Previous studies have shown that the decline of autonomic nervous function in CD patients mainly presents as a sympathetic-vagal imbalance (Sharma et al., 2009; Kim, Yao & Ju, 2020; Aghdasi-Bornaun et al., 2018). Curve fitting showed that TP and SDNN had a relation with the CDAI, but their relation was not significant on the right side of the inflection point. Therefore, we speculate that the main reason for the sympathetic-vagal imbalance might be a decline of vagus nerve function rather than excessive sympathetic nervous function. This physiological imbalance provides a target for CD therapy; improving vagus nerve activity may help reduce inflammatory activity.
This study is the largest sample-sized investigation to date on the relationship between HRV parameters and the inflammatory activity of Crohn’s disease. However, there are some limitations to this study. Firstly, the research was not conducted in a blinded manner; instead, the HRV parameters were collected from the system’s backend by an operator independently.

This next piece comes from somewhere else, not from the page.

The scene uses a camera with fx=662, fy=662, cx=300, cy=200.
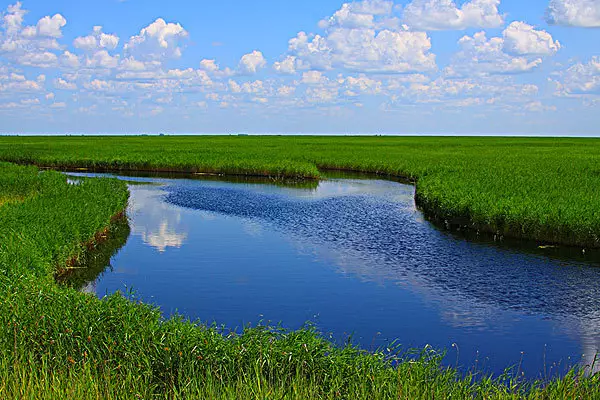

Secondly, since this study was cross-sectional, it does not allow for the establishment of causal relationships.
Conclusion
This study, utilizing generalized additive models and two-segment regression analysis, uncovers the numerical relationship between heart rate variability parameters and the CDAI, emphasizing the negative linear correlation between vagal nerve activity and inflammatory activity in CD. In summary, the findings of this study reveal an association between reduced vagal nerve activity and the disease activity in patients with CD. This breakthrough provides valuable quantitative metrics for monitoring inflammatory activity and lays the theoretical groundwork for the development of vagus nerve modulation therapies.